Data extracted from a collection »

::::::

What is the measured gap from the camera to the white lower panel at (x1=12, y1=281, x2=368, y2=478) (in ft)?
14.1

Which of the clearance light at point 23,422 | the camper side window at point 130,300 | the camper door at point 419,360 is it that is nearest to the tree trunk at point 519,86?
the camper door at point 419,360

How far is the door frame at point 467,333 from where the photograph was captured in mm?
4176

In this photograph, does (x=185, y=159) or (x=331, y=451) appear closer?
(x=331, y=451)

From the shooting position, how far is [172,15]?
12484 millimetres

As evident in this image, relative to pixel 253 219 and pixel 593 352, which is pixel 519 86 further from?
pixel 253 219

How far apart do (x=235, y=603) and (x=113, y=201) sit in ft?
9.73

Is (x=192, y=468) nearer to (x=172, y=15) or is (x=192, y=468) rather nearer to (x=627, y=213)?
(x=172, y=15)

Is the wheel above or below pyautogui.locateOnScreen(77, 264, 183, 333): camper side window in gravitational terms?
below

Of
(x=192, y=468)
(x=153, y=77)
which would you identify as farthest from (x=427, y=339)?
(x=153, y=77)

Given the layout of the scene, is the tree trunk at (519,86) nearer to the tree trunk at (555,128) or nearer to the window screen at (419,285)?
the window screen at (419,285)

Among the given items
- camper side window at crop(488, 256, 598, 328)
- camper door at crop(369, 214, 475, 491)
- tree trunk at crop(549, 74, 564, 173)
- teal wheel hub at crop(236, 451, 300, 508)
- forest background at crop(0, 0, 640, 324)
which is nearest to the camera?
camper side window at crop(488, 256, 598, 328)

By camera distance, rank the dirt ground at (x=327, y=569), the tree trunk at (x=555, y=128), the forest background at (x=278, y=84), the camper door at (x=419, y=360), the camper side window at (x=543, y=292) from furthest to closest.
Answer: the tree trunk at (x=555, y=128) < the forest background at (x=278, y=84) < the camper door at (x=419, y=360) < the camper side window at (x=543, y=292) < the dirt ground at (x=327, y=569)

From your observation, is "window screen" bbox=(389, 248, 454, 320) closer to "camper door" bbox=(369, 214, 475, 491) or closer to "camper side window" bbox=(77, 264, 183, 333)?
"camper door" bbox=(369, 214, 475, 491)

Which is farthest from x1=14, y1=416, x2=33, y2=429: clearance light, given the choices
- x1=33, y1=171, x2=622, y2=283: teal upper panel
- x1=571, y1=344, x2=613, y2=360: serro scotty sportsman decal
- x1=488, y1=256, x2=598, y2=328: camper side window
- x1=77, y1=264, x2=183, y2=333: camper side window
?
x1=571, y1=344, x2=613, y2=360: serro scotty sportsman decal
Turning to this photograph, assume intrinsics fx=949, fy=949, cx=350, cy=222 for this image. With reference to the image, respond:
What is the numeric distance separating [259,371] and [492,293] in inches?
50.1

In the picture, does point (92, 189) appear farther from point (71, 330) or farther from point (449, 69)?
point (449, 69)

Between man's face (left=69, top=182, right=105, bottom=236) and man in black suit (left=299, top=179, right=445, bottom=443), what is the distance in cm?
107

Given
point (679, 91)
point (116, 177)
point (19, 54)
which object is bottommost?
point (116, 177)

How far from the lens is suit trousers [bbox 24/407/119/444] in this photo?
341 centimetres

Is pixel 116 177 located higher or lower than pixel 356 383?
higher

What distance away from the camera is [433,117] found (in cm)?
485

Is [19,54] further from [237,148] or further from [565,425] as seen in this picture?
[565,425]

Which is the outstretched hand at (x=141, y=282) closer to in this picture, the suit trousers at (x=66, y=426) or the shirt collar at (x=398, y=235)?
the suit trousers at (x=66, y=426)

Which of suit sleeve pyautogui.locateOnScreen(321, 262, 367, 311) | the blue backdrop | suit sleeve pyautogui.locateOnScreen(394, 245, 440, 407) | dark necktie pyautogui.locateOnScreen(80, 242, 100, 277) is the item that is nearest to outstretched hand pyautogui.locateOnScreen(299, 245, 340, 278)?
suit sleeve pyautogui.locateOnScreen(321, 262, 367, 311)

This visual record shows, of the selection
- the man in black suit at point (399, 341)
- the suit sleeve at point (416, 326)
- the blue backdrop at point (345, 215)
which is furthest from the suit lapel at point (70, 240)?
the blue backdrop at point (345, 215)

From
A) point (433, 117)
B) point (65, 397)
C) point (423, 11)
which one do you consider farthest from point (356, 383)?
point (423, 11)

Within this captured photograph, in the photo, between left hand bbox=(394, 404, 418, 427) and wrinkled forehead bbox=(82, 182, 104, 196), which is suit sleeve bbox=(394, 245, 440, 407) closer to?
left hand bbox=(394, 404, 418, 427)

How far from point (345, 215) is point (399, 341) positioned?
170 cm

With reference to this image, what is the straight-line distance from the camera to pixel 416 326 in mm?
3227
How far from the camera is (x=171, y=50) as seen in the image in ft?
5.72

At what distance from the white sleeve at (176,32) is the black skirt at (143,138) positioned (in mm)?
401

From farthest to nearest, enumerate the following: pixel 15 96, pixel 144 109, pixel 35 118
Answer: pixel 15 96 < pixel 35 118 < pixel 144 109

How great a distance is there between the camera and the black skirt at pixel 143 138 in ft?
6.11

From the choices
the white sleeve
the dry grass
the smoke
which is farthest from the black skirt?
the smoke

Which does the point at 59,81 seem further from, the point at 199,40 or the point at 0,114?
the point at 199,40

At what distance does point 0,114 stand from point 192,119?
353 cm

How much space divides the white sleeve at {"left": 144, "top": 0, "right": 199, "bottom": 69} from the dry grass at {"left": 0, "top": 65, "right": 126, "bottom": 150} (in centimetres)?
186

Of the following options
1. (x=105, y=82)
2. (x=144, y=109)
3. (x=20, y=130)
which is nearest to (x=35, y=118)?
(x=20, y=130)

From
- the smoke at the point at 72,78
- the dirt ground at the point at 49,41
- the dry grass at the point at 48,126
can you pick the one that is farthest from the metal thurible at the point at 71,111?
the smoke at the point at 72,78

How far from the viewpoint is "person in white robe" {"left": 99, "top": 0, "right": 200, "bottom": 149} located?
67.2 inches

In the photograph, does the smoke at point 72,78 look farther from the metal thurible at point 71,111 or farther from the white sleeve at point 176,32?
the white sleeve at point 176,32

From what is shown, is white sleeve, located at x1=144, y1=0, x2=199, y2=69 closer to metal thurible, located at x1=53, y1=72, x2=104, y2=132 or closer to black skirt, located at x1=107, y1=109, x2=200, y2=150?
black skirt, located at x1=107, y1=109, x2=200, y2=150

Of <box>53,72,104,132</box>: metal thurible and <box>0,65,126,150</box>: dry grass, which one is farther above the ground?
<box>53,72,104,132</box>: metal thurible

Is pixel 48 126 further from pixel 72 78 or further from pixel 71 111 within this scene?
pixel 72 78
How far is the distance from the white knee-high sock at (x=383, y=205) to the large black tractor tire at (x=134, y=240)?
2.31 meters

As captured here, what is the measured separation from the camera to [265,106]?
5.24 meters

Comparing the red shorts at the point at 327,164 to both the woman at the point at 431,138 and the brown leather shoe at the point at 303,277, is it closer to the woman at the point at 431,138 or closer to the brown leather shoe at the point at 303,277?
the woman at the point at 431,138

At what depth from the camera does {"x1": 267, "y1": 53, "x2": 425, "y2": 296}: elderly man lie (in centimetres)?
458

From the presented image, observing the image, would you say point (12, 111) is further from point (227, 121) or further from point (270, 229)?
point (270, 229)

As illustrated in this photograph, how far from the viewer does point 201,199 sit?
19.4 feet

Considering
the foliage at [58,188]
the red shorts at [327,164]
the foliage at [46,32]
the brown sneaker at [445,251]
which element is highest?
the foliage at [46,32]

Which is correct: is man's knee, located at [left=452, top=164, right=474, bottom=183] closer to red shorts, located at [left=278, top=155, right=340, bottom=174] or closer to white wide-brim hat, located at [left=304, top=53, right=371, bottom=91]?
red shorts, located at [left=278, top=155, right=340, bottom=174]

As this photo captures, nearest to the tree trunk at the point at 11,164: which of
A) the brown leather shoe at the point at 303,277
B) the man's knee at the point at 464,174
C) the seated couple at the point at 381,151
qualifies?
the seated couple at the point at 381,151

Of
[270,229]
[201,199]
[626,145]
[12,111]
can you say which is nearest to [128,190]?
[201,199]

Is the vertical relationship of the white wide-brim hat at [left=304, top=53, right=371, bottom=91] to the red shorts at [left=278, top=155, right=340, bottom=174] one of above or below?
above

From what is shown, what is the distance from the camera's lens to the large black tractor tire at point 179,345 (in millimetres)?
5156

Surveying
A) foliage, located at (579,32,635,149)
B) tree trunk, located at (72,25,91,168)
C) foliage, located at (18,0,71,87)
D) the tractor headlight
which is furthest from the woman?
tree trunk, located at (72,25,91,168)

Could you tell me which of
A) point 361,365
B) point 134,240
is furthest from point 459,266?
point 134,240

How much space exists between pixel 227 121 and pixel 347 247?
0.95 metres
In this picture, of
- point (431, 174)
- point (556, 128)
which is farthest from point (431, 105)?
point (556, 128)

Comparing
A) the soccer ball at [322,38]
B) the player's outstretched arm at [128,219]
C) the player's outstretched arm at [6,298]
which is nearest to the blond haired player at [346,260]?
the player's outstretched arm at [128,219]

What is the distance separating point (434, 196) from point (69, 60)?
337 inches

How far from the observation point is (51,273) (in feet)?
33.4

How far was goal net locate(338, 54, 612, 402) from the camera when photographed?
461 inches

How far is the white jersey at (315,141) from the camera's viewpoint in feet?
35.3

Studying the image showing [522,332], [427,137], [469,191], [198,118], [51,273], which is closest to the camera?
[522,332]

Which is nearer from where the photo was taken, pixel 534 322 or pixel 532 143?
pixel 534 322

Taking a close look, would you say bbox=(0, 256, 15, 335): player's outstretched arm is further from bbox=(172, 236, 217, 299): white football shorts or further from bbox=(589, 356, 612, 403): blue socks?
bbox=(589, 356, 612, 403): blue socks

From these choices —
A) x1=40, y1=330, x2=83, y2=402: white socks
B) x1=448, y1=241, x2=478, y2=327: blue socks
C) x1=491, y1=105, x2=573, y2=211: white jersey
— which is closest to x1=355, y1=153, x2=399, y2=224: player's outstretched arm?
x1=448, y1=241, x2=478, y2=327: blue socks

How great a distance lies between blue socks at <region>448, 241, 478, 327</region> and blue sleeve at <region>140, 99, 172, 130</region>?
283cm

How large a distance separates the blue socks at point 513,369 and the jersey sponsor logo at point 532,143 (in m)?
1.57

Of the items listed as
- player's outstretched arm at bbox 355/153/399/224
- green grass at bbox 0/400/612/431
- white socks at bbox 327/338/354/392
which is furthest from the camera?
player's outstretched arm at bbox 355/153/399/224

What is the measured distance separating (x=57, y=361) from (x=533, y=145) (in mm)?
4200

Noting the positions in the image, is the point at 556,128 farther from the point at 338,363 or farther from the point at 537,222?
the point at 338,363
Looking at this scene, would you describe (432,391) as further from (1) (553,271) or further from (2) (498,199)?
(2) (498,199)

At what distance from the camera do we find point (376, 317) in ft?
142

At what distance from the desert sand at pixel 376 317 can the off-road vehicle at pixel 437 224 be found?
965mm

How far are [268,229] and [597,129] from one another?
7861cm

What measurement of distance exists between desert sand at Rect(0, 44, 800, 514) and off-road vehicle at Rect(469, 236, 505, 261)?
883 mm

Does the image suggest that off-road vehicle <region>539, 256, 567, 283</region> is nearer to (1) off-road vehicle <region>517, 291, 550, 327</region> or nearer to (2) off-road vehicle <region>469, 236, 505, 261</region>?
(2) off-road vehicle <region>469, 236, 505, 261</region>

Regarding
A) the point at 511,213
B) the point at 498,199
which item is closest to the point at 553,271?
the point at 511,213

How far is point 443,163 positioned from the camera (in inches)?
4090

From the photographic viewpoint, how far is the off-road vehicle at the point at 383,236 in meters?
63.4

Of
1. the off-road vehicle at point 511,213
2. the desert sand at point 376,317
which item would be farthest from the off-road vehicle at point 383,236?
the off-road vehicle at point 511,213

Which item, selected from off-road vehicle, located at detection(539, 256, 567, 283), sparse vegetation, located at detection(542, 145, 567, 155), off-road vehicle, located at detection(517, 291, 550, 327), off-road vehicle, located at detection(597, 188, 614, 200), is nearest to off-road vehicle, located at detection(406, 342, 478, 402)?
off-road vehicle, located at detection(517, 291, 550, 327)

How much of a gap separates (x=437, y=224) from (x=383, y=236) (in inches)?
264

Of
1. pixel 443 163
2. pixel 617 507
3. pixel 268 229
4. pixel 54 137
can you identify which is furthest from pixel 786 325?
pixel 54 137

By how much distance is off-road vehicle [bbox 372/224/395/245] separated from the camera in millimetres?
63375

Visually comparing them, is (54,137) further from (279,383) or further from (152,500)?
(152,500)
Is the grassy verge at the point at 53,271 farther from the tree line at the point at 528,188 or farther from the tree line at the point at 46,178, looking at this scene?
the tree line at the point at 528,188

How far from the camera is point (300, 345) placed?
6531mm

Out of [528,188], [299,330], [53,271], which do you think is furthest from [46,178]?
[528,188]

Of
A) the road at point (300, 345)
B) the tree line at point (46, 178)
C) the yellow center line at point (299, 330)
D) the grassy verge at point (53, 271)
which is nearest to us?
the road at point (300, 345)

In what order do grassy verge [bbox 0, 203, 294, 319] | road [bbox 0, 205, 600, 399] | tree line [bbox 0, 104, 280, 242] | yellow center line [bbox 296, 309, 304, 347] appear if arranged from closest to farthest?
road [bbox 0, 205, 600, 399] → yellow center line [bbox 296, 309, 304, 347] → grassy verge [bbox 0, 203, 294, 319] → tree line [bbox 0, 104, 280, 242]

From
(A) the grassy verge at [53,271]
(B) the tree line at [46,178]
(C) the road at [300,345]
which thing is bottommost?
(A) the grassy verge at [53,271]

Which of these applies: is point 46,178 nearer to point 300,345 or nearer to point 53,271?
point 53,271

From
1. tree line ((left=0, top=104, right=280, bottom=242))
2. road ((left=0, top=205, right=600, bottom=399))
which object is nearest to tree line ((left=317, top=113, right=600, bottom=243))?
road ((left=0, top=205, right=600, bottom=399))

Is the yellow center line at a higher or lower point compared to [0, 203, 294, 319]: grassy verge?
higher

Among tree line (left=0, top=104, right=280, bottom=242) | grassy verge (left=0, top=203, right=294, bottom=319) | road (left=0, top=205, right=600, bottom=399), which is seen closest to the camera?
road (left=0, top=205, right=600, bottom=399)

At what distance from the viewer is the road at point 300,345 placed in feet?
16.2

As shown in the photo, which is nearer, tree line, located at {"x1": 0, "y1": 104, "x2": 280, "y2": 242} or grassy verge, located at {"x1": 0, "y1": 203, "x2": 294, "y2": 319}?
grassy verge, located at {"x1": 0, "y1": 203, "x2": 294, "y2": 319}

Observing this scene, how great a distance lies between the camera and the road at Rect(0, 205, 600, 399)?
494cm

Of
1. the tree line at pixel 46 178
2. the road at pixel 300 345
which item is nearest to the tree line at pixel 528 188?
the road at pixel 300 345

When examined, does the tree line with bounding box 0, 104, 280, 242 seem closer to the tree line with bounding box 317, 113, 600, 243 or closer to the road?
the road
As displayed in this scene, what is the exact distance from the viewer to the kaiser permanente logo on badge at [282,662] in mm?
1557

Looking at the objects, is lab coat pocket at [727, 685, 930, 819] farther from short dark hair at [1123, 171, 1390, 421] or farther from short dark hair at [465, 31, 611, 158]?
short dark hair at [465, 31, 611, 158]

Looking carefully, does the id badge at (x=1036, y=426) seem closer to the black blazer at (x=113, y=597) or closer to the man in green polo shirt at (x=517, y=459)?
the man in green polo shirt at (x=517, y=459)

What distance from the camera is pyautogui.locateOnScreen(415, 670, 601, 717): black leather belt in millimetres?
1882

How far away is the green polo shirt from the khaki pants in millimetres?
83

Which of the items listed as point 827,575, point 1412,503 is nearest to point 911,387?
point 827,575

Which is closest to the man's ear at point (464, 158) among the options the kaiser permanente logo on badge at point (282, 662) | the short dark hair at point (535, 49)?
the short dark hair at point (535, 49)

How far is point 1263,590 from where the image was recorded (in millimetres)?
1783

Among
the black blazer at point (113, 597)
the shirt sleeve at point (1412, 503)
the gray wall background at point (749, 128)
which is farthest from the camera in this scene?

::::::

INSTRUCTIONS FOR THE TASK »
Reproduce only the lines running from the one with "Which of the items" through the final line of the listing above, both ends included.

TASK RESULT »
Which of the items listed as point 827,575, point 1412,503 is nearest to point 911,387?
point 827,575

Which is closest to the man's ear at point (464, 158) among the options the kaiser permanente logo on badge at point (282, 662) | the short dark hair at point (535, 49)?
the short dark hair at point (535, 49)

How far is point 1263,590 from where the image was recorded (in millimetres)?
1783

Among
the black blazer at point (113, 597)
the shirt sleeve at point (1412, 503)
the gray wall background at point (749, 128)
which is farthest from the camera in this scene?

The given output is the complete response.